Luz Perla González, artisane huilense, célèbre quatre décennies de travail dans la création et la vente de crèches —ces représentations de la Nativité qui ornent les foyers à Noël— sur la Plaza Cívica Los Libertadores à Neiva. Son parcours a commencé il y a 40 ans dans une galerie du centre de Neiva, où un artisan de Pitalito lui a montré des figurines qui se vendaient bien à Noël. «Je suis artisane depuis 40 ans déjà», raconte Luz Perla. «Mon histoire a commencé il y a de nombreuses années, comme je dis, il y a 40 ans. Il y avait une galerie au centre, où un artisan de Pitalito est arrivé avec de petites figurines et m’a montré son travail. Il m’a dit que ça se vendait beaucoup à Noël et je lui ai dit que je voulais le vendre aussi. Depuis lors, j’y suis», a-t-elle déclaré à LA NACIÓN.

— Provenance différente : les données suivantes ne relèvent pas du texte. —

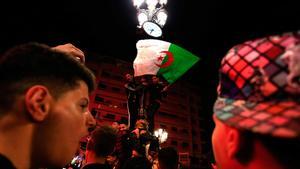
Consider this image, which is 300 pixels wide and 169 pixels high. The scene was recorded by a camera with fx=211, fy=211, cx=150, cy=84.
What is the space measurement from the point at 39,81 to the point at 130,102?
3710 millimetres

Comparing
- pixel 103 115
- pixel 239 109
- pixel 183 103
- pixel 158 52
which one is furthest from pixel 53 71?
pixel 183 103

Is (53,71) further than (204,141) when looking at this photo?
No

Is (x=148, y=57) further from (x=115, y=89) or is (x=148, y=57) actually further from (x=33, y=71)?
(x=115, y=89)

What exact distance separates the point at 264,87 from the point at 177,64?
5.40 metres

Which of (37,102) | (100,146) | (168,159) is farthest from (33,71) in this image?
(168,159)

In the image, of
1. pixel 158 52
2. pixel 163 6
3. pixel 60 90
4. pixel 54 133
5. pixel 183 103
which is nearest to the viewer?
pixel 54 133

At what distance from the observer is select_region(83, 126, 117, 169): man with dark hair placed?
11.8 feet

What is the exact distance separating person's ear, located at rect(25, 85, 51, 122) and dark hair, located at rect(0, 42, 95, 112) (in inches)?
3.2

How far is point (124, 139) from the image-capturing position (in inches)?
183

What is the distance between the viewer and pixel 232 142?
131 cm

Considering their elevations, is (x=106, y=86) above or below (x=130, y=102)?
above

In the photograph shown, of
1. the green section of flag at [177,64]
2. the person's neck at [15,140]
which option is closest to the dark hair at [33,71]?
the person's neck at [15,140]

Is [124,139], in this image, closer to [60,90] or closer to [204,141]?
[60,90]

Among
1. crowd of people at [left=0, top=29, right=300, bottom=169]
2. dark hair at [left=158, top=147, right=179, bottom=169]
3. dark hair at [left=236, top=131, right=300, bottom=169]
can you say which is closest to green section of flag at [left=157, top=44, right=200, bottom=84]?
dark hair at [left=158, top=147, right=179, bottom=169]
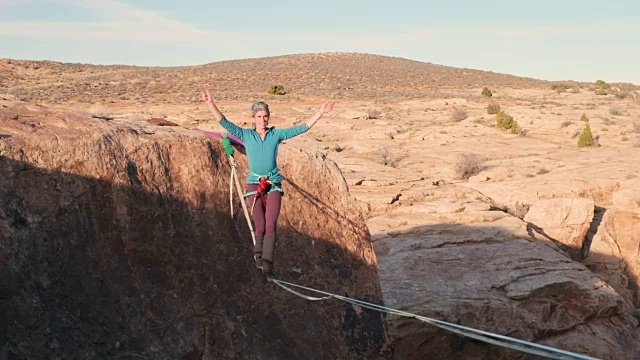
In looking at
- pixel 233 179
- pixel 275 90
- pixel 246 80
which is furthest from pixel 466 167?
pixel 246 80

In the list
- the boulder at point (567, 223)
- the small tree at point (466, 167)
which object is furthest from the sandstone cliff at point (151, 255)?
the small tree at point (466, 167)

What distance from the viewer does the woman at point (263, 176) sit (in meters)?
5.74

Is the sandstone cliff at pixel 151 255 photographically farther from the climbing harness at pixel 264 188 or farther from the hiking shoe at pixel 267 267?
the climbing harness at pixel 264 188

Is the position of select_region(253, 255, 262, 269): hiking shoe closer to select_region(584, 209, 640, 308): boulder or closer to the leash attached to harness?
the leash attached to harness

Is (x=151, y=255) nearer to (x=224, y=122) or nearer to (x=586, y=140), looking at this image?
(x=224, y=122)

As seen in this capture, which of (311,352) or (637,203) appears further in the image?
(637,203)

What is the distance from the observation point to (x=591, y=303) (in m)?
11.0

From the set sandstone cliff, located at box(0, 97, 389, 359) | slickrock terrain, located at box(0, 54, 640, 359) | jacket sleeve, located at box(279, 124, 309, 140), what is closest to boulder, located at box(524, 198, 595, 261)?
slickrock terrain, located at box(0, 54, 640, 359)

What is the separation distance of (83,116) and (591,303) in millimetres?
8982

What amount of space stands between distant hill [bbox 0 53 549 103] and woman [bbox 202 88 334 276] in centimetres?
3637

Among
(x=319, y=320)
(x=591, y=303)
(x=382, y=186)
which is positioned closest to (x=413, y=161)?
(x=382, y=186)

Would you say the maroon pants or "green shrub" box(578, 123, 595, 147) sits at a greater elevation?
the maroon pants

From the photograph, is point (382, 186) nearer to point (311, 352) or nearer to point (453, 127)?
point (311, 352)

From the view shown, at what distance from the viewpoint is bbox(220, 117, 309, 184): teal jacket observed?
5.92 metres
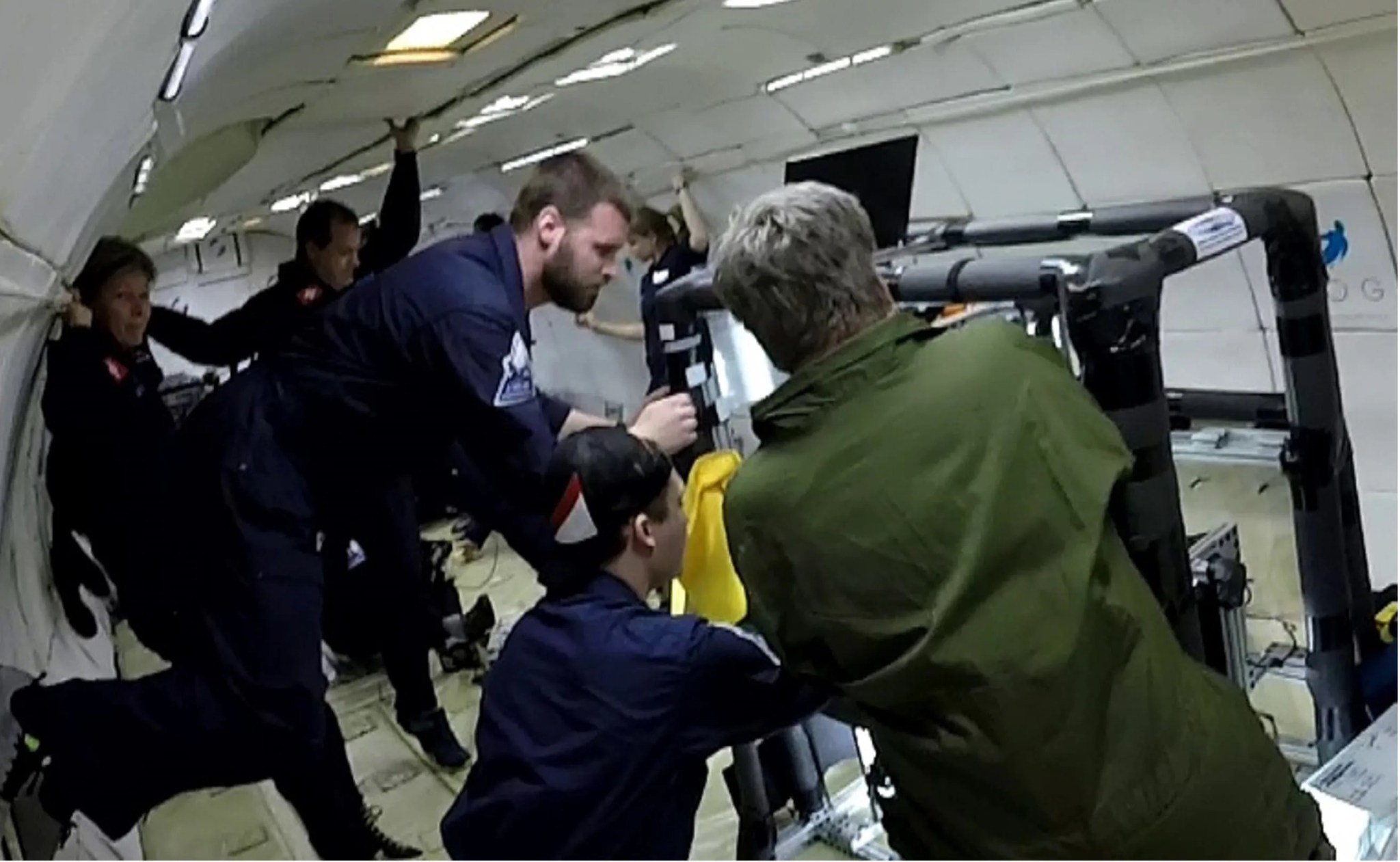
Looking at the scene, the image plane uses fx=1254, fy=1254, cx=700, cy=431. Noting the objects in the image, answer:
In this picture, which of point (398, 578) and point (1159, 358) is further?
point (398, 578)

Au fil des ans, elle a évolué dans ses techniques et ses matériaux pour maintenir la qualité. Elle utilisait initialement du polystyrène expansé, mais préfère maintenant le porcelanicrón à la gomme, et des planches de bois de caracolí qui prennent environ deux mois à sécher. «Je travaille beaucoup avec du porcelanicrón et pas avec de la gomme», précise-t-elle. «La qualité des crèches est ce qui se distingue». Chaque pièce inclut des détails comme de petits troncs pour les escaliers, de l’herbe artificielle, des cailloux peints et des figurines qui donnent vie à la scène.
Pendant la haute saison, elle produit plus de 200 crèches, en vendant 8 à 10 par jour, avec des prix allant de 35 000 à 600 000 pesos selon la taille et la complexité. Beaucoup de ses œuvres sont expédiées vers des villes hors de Huila, élargissant son rayonnement culturel. Pour Luz Perla, les crèches vont au-delà de la décoration : elles sont une mémoire vivante et une éducation. «Il est important de maintenir la tradition des crèches pour que cette célébration ne s’arrête pas et pour que les enfants sachent qu’il y a une crèche, qu’un bébé Jésus naît et tout ce qui est raconté», insiste-t-elle. Son engagement renouvelle les valeurs d’identité et d’espoir pendant les fêtes de Noël.